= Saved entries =
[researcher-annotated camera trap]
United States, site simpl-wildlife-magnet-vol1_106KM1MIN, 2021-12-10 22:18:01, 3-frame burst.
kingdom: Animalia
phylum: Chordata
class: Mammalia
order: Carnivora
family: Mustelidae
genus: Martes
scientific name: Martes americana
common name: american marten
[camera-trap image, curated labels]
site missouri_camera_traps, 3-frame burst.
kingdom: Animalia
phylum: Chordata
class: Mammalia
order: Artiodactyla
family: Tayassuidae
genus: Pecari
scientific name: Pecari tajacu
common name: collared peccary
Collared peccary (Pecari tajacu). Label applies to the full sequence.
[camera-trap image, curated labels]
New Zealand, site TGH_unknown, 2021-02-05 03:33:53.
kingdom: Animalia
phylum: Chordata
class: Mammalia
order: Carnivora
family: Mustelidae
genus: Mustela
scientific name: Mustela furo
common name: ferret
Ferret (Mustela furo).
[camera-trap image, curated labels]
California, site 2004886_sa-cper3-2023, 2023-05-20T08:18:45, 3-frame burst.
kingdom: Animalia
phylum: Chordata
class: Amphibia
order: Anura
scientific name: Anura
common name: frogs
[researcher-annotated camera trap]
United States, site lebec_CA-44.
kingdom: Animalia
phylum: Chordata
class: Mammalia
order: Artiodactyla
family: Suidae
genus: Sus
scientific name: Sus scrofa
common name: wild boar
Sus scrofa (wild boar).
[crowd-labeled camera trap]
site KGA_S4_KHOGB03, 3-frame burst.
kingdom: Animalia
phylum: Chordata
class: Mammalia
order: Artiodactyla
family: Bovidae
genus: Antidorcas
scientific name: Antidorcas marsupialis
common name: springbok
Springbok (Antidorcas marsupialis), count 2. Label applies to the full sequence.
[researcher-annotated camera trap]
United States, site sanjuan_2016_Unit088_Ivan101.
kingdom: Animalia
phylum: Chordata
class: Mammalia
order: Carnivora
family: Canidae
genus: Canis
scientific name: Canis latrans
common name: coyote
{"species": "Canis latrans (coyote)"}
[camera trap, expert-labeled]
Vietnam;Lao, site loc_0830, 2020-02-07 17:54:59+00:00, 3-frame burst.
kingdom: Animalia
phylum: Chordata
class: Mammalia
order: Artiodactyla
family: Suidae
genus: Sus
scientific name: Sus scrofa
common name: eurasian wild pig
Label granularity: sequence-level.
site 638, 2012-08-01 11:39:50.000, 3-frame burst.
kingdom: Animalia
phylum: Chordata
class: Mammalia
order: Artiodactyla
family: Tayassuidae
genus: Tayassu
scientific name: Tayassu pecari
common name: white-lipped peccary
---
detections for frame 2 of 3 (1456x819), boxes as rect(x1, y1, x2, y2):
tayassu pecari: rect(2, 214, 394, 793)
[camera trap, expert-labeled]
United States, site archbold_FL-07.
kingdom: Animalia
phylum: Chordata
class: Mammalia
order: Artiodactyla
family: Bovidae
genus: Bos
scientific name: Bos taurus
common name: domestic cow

= WHAT YOU WILL DO =
Go through the records above and return each line in which the word "United" occurs.

= FINISHED EXERCISE =
United States, site simpl-wildlife-magnet-vol1_106KM1MIN, 2021-12-10 22:18:01, 3-frame burst.
United States, site lebec_CA-44.
United States, site sanjuan_2016_Unit088_Ivan101.
United States, site archbold_FL-07.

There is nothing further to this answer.